Categorie: Denver Nuggets

Gallinari ancora decisivo nella notte contro i Timberwolves! L’evoluzione di un giocatore che sta compiendo la sua “maturazione Nba”

Tra le tante meraviglie che la notte Nba ci ha offerto, 14 partite con praticamente tutte le squadre della Lega distribuite sui vari parquet a tutte le latitudini degli States, uno dei dati che maggiormente rende felici noi italiani sono i 19 punti di un sempre più decisivo Danilo Gallinari, top scorer dei Nuggets in quel di Minneapolis, protagonista assieme ai suoi della rimonta che ha portato alla vittoria la franchigia del Colorado, dopo aver subito per tutto il primo tempo la fisicità e l’organizzazione dei Timberwolves.

La notizie della sera in Minnesota era il ritorno in campo di Kevin Love, leader indiscusso della squadra, decisivo sin da subito con i suoi 34 punti e 14 rimbalzi (colpevole di ciò anche Danilo, che quando si è ritrovato accoppiato con il centro atipico vincitore dell’oro olimpico a Londra quest’estate, non è riuscito in alcuni casi a contenerne lo strapotere tecnico e fisico).
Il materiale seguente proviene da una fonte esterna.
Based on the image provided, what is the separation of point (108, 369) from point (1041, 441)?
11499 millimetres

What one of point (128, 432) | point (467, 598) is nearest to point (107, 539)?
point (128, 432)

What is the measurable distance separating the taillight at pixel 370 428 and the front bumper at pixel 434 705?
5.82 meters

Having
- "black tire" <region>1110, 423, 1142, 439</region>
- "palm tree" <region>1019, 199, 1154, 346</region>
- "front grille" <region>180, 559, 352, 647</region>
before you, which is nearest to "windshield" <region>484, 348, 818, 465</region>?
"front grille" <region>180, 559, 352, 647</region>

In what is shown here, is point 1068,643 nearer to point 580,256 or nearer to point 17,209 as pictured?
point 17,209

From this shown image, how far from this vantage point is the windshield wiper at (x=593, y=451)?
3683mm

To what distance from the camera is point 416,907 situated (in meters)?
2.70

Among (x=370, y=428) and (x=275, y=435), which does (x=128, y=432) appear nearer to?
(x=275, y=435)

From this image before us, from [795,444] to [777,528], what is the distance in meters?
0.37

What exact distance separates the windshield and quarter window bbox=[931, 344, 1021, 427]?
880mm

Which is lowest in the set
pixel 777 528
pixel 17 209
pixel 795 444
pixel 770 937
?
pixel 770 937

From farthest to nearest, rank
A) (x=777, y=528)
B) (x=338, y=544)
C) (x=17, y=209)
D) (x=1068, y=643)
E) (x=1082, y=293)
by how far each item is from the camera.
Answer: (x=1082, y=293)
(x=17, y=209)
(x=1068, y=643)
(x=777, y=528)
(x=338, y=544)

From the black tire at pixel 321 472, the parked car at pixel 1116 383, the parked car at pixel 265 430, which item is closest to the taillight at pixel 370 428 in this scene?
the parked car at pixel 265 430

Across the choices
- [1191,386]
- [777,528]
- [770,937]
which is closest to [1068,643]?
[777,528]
La notizia del ritorno in campo di Love è stata un po’ per tutti una sorpresa, piacevole per i tifosi dei Timberwolves, molto meno per quelli dei Nuggets, resa nota attraverso un tweet di Jerry Zgoda (giornalista dello Star Tribune).

L’impatto di Love è stato devastante sulla partita, con il centro che ha chiuso il primo tempo con 22 punti e 8 rimbalzi, facendo andare negli spogliatoi all’intervallo Minnesota sul punteggio di 58-44. Ad inizio terzo quarto Denver si è rifatta sotto, anche grazie ai punti di Gallinari, arrivando a meno 2 sul 58-60, al termine di una parziale di 14-2 per la squadra di Mile-High City. Da quel momento in poi, fino ai minuti finali, il match è stata una battaglia punto a punto, decisa soltanto nel finale da una bomba di Lawson, una schiacciata di Faried e un gioco da tre punti di Miller che hanno dato un vantaggio di sei punti ai Nuggets che sono poi riusciti a conservare dalla lunetta con il solito rituale dei tiri liberi. Il risultato finale è di 101 a 94, con Denver che manda in doppia cifra ben cinque giocatori (come spesso accade nell’attacco sapientemente gestito da coach Karl), tra cui Iguodala e Lawson con 18 punti (il primo con 9 rimbalzi, il secondo con 9 assist) più i 12 di Hamilton e gli 11 di Miller.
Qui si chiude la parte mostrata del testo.